• WORK TO COMPLETE:
- 1) Restate more briefly the paragraph of the judgment excerpt that begins "He would also submit," keeping its main points.
- 2) Retype the part of the judgment excerpt starting with "6. He would" and going on through "cannot be claimed.".

• EXTRACT:
##############################
5. On the strength of the said judgment, the learned counsel for the appellant would contend that even where the income was found to be illegal, it was held that loss could be claimed as a deduction. If the income is tainted and he is forced to pay the tax, he poses the question as to how it could be held that the amount which is paid in excess of the legal limit under the Money Lenders Act should not be allowed to be deducted from the income. No doubt, he pointed out Section 37 (of Income Tax Act, 1961) which has been relied on by the Tribunal and also by the authorities. Section 37 (of Income Tax Act, 1961) in so far as it is material reads as follows:


“37. General (1) Any expenditure (not being expenditure of the nature described in sections 30 to 36 1] and not being in the nature of capital expenditure or personal expenses of the assessee), laid out or expended wholly and exclusively for the purposes of the business or profession shall be allowed in computing the income chargeable under the head "Profits and gains of business or profession".


2[Explanation- For the removal of doubts, it is hereby declared that any expenditure incurred by an assessee for any purpose which is an offence or which is prohibited by law shall not be deemed to have been incurred for the purpose of business or profession and no deduction or allowance shall be made in respect of such expenditure.]



6. He would also submit that the payment of excess interest cannot be treated as an offence in an attempt to get over the taboo against deducting the higher interest paid. He also drew support from the judgment of the Apex Court referred to above to get over the second aspect of the explanation namely any expenditure which is prohibited by law cannot be claimed.


7. Per contra, the learned standing counsel for the Revenue would point out that the Explanation to Section 37 (of Income Tax Act, 1961) was inserted by the Finance Act No.2/1998 with effect from 01/04/1960. He would point out that there was no similar explanation in regard to Section 10 (of Income Tax Act, 1961), 1922. He would further contend that this is not a case where the business conducted by the appellant could be said to be illegal as such. What is involved is applying the terms of the explanation to the facts of the case which is what has been done by the Tribunal.
##############################
• GIVEN ENTRIES:
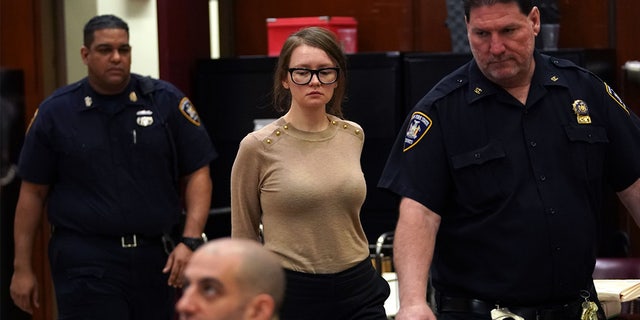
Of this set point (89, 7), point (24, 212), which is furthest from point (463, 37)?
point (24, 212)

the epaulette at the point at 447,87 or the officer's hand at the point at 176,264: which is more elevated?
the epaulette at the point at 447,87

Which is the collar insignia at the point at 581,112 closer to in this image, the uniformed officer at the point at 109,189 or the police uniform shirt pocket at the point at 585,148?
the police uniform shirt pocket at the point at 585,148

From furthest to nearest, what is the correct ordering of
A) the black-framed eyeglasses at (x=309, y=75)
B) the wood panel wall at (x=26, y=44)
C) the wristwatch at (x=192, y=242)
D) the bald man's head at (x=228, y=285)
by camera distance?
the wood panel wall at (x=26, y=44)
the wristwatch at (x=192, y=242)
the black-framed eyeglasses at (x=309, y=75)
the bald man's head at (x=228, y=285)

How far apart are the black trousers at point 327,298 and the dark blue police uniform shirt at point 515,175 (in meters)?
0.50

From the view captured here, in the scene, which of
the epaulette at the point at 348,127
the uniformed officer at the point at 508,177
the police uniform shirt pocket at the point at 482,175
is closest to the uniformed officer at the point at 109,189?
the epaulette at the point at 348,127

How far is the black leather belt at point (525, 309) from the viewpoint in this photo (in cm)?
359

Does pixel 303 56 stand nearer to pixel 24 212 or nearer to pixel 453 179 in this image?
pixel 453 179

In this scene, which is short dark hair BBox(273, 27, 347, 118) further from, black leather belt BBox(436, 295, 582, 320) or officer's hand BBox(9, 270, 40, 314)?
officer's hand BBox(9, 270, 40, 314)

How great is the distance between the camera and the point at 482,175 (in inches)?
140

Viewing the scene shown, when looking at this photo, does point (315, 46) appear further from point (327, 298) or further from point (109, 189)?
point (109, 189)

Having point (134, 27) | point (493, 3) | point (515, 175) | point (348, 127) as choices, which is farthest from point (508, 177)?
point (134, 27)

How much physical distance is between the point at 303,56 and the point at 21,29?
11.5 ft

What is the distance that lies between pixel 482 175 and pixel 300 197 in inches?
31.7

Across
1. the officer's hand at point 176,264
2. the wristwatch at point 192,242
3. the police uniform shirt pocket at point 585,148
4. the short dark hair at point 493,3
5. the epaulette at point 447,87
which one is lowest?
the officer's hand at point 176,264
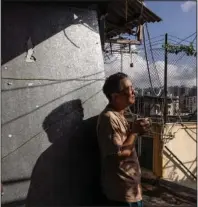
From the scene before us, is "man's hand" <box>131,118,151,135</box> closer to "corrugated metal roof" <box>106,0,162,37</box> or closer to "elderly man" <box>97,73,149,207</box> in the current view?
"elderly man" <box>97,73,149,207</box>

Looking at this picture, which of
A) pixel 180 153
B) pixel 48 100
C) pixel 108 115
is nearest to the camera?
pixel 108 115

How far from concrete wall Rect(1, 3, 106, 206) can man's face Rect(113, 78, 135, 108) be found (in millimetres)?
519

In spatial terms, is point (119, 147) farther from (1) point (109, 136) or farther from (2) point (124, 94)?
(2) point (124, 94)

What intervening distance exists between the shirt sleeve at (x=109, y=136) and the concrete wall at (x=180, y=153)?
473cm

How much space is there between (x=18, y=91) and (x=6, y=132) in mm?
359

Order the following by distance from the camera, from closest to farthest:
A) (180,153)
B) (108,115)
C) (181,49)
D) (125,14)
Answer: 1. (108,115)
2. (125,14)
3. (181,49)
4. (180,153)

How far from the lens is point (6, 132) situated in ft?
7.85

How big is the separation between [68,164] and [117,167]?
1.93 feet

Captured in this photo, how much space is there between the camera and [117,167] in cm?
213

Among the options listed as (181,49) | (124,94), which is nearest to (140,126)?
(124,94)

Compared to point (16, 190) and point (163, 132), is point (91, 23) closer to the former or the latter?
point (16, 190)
##############################
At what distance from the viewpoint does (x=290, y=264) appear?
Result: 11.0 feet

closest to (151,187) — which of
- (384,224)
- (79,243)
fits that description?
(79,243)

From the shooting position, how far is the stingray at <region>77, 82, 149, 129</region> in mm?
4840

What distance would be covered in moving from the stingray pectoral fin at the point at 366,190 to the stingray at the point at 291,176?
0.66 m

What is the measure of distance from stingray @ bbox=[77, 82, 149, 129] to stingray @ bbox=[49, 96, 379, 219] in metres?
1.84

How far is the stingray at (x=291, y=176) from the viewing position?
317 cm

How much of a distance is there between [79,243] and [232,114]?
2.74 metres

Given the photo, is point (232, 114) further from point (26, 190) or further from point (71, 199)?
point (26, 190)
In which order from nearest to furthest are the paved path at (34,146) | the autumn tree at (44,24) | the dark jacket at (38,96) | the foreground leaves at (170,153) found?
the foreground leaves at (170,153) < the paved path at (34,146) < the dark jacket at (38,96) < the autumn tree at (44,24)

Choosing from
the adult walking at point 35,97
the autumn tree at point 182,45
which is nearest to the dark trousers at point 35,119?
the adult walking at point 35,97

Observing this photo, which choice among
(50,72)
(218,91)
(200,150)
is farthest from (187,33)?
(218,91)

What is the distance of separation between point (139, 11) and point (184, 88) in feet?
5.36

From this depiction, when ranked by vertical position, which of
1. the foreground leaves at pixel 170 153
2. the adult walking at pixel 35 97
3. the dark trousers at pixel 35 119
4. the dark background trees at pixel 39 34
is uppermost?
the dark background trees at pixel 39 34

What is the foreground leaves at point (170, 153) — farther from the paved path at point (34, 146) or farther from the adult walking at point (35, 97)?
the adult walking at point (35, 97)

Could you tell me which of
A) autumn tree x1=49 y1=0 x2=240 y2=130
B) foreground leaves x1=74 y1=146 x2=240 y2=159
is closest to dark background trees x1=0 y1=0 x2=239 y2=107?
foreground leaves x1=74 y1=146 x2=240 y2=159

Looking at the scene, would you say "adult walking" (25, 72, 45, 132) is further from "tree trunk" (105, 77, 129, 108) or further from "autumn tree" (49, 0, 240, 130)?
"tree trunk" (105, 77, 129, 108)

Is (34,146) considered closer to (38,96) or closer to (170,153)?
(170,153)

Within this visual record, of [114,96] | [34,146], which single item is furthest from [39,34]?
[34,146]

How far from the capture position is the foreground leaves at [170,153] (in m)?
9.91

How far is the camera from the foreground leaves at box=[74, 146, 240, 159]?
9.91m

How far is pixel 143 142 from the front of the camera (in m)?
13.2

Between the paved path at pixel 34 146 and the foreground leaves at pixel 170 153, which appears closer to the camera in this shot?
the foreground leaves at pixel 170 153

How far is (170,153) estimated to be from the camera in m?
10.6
##############################
• ANSWERS PER TASK:
- 1) He further argued that paying excess interest cannot be treated as an offense, which would avoid the bar on deducting the higher interest paid. He also relied on the Apex Court judgment to get around the explanation's second aspect, which bars claiming any expenditure prohibited by law.

- 2)
6. He would also submit that the payment of excess interest cannot be treated as an offence in an attempt to get over the taboo against deducting the higher interest paid. He also drew support from the judgment of the Apex Court referred to above to get over the second aspect of the explanation namely any expenditure which is prohibited by law cannot be claimed.